3. The device according to claim 1, wherein the at least one channel is located in line with a breaking point of the conductive element.

4. The device according to claim 1, wherein the receiving element comprises at least two separate additional cavities each linked to the receiving cavity by at least one channel.

5. The device according to claim 1, wherein the conductive element is configured to be broken by the piston at two breaking points.

6. The device according to claim 1, wherein each additional cavity is linked to the receiving cavity by at least one channel located in line with a breaking point of the conductive element, at least one channel being located in line with each breaking point of the conductive element.

7. The device according to claim 1, wherein the at least one additional cavity comprises a length at least equal to half a length of the receiving cavity.

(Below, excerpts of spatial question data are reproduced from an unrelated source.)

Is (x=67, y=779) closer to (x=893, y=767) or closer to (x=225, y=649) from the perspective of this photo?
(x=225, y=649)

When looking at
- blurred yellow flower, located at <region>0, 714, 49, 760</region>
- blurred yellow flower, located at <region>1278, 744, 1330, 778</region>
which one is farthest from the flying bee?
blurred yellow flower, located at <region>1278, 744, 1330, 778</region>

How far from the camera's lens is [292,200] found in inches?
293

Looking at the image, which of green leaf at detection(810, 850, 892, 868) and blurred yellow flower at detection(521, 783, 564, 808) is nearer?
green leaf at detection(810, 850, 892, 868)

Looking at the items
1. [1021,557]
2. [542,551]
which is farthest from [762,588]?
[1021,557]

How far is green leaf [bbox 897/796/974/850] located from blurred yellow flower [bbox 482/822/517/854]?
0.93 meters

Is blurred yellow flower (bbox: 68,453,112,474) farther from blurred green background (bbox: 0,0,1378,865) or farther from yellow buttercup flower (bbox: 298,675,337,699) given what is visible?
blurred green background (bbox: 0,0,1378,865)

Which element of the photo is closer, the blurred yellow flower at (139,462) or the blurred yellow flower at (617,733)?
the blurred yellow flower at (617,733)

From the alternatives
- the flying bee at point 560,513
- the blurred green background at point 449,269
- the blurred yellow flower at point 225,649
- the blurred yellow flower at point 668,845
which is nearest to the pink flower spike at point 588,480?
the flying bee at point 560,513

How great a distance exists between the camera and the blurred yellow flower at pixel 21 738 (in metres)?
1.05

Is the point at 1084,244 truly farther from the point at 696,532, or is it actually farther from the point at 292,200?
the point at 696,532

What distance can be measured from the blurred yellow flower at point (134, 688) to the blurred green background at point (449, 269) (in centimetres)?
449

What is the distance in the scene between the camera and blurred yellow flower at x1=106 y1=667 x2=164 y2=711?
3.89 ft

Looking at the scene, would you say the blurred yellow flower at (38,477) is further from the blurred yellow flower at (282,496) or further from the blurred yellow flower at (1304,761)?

8. The device according to claim 1, wherein a volume of the at least one additional cavity is greater than or equal to a volume of the receiving cavity.

9. The device according to claim 1, wherein the at least one channel opens out into the receiving cavity on a portion of said receiving cavity having a conical surface of a shape complementary to a portion of the piston.

10. The device according to claim 1, wherein the conductive element is configured to be broken at a breaking point and bent by the piston.

11. A secure electrical installation comprising the cut-off device according to claim 1 and an electric circuit linked to the conductive element of said device.

12. A vehicle comprising the secure electrical installation according to claim 11.